- [Textausschnitt]:
★ ★ ★ ★ ★ ★ ★
Wieso?  Ich hatte vorher den 19" Monitor FP93GX von BenQ. War ein super Monitor, einer der besten und schnellsten 19"  Monitore (4/3). Und lange Zeit Preis/Leistungs Tipp in der PCGH. Der TFT hat mich nie enttäuscht und er funktioniert immer noch tadellos.  Werde den jetzt verkaufen! 

Aber die Zeit war reif für einen größeren Monitor. Ich habe mich (nur) für einen 22" entschieden und nicht für einen 24" wegen der geringeren Auflösung (sonst packt das evtl. meine Graka nicht) und wegen des geringeren Anschaffungspreises.

Der BenQ G2110W war mit der günstigste Einstieg in die 22"-Klasse und der Preis/Leistungstipp in der PCGH (mal wieder). Wenn dieses Pfeifen nicht gewesen wäre, hätte ich ihn auch behalten.  Er war nämlich schnell genug (keine Schlieren) und hatte auch ein gutes Bild. Nur die Anordnung und Bedienung der Tasten war kacke.


----------



## gettohomie (14. November 2008)

OK OK habe auch einen BenQ 22 zoll und bin zufrieden für 180€ neu und 3 jahre garantie


----------



## guna7 (14. November 2008)

Na siehste! Jetzt hast du dich auch als BenQ'ler geoutet. War doch gar nicht so schwer, oder? 

Ne, mal im Ernst, so schlecht war der BenQ G2110W nicht. Bis auf die Anordnung der Tasten und das Pfeifen (das hab ich jetzt schon zig mal erwähnt aber mich hat's halt mächtig gestört). 

Welchen von den BenQ's hast du denn?


----------



## gettohomie (15. November 2008)

einen T221WA  

das A kamm durch ein update von vista dazu


----------



## guna7 (15. November 2008)

gettohomie schrieb:


> was willst du mit BenQ ?


Warum diese Bemerkung, wenn du selber einen hast?


----------
★ ★ ★ ★ ★ ★ ★
- [Bereitgestellte Daten]:
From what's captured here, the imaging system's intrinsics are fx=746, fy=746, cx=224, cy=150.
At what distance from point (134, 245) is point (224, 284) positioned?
★ ★ ★ ★ ★ ★ ★
- [Arbeitsaufträge]:
1. Fasse den Textausschnitt über BenQ-Monitore in zwei Sätzen zusammen.
2. Schreibe aus dem Textausschnitt über BenQ-Monitore den Teil ab, der mit den Worten beginnt, die „Ne, mal im Ernst, so“ enthalten, und mit „gettohomie (15. November 2008)“ endet.

- [Ergebnisse]:
1. Der erste Beitrag schildert den Wechsel vom bewährten 19-Zoll-Monitor BenQ FP93GX zu einem 22-Zoll-Gerät statt eines 24-Zöllers, weil Auflösung und Anschaffungspreis geringer sind. Der BenQ G2110W wurde dabei trotz gutem Bild wegen eines Pfeifens und schlecht angeordneter Tasten nicht behalten, woraufhin gettohomie Zufriedenheit mit einem BenQ T221WA für 180 € mit drei Jahren Garantie meldet und guna7 fragt, wozu die Bemerkung „was willst du mit BenQ ?“ diente, obwohl gettohomie selbst einen besitzt.

2.
Ne, mal im Ernst, so schlecht war der BenQ G2110W nicht. Bis auf die Anordnung der Tasten und das Pfeifen (das hab ich jetzt schon zig mal erwähnt aber mich hat's halt mächtig gestört). 

Welchen von den BenQ's hast du denn?


----------



## gettohomie (15. November 2008)